The tolerability of favipiravir, when used to treat patients with COVID-19 disease, is considered predictable and manageable [24,25,26]. In our trial, more adverse effects were detected in the favipiravir group, but these were non-SAEs. In addition, we did not find sufficient statistical evidence to correlate the degree of severity/intensity of the events with the treatment group. Furthermore, laboratory values, vital signs, physical examination, and imaging tests did not reveal any major issues concerning the safety of favipiravir. Two patients died during the study. Both belonged to the favipiravir group. In one of them death was not considered drug related. In the other case, the cause of death was renal failure. The physicians considered that it could be related to the drug, since no other cause was found. However, in a recent study favipiravir seemed a suitable therapeutic option in pediatric patients affected by COVID-19 with kidney injury without a need for dose adjustment [27] and in another study appeared to be well tolerated in adults with renal failure [28].
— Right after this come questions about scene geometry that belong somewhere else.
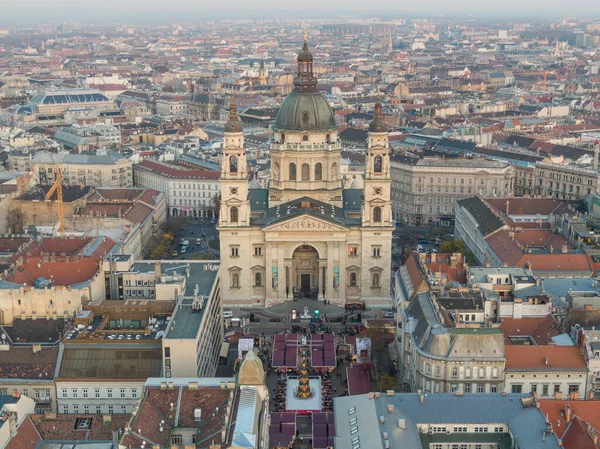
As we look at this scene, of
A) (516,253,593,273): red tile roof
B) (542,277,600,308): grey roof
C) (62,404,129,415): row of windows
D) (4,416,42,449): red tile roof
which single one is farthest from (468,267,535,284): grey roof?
(4,416,42,449): red tile roof

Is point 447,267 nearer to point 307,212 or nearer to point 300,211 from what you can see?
point 307,212

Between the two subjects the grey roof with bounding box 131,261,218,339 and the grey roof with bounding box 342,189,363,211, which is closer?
the grey roof with bounding box 131,261,218,339

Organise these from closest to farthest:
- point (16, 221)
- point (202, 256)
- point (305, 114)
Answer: point (305, 114), point (202, 256), point (16, 221)

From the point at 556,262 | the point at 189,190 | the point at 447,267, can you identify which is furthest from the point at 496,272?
the point at 189,190

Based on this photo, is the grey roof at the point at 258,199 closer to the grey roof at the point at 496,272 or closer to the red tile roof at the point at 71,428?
the grey roof at the point at 496,272

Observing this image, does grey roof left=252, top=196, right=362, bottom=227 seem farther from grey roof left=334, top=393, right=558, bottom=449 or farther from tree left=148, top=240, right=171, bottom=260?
grey roof left=334, top=393, right=558, bottom=449

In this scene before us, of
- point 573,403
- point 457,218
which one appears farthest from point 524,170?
point 573,403
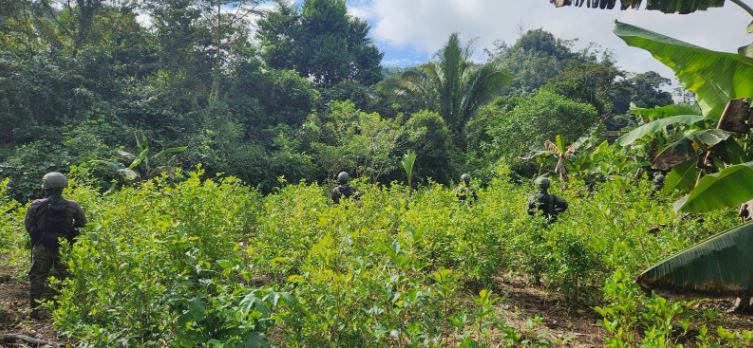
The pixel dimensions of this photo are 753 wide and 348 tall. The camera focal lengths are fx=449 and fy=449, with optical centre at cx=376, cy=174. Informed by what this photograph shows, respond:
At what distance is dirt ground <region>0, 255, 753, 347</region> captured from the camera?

This study has some strengths and some weaknesses. The endpoints depicted a variety of clinical parameters, including clinical severity and virologic parameters, which led to a comprehensive assessment of the patients. Also, the randomized design was a strength before the initiation of the study. This trial emphasizes the need for randomized controlled trials to show the highest level of evidence after the widespread use in the early times of the pandemic of treatments that have subsequently been shown to be inactive for treating COVID-19 disease. However, the small sample size, has ultimately been the most marked weakness of the study, leading to an underpowered study that precludes firm conclusions.

As a future prospect, several issues must be resolved. A particular problem is the post COVID-19 syndrome, which is troublesome for patients and may last for several weeks or months, leading to long symptomatic periods for the patients and persistent loss of work productivity. Post COVID-19 syndrome is related to an immune response with cytokine release [29] and prolonged pro-coagulant status [30], requiring multidisciplinary management [31] and representing a real challenge for the health system. On the other hand, transitioning from pandemic to endemic, COVID-19 disease is permanently among us. After social distance rules have been relaxed, vaccination programs must be potentiated. For all these reasons, investigation on antivirals is warranted. Whether favipiravir may be more active against COVID-19 when administered for more than ten days, which is the duration of favipiravir treatment in our study, or whether it could be more efficient when administered earlier during the course of the disease, or whether it is more active in patients of Asian ethnicity, or whether it is more effective in younger than 60 years people, are still unanswered questions. It is worth noting that 14 days of treatment has been commonly used in previous clinical trials that have shown a significant clinical improvement on day 14 compared to day 7, as reported in the meta-analysis results [26]. Of note, these results were reported in May 2021. The conclusions supported that favipiravir was a promising agent to treat COVID-19, based on evidence of viral clearance and the aforementioned clinical benefit on day 14. The same positive view was highlighted in a review published in January 2021 (Joshi 2021). The history of favipiravir to treat COVID-19 has evolved from an initial enthusiasm [26, 32] to further disappointment with the availability of new negative data from large randomized clinical trials. As the first studies were conducted in Asian countries, there may be some doubt about whether efficacy is greater in Asian patients. However, this is unlikely, and Japanese investigators have already criticized the widespread use of favipiravir as a compassionate use as too hasty and poorly justified [33].

In conclusion, favipiravir, administered for ten days, did not improve the assessed outcomes compared with a placebo to treat COVID-19 patients with pneumonia admitted to the hospital. These results align with the results from previous randomized trials. However, in the present study the non-serious adverse events were more frequent in the favipiravir group.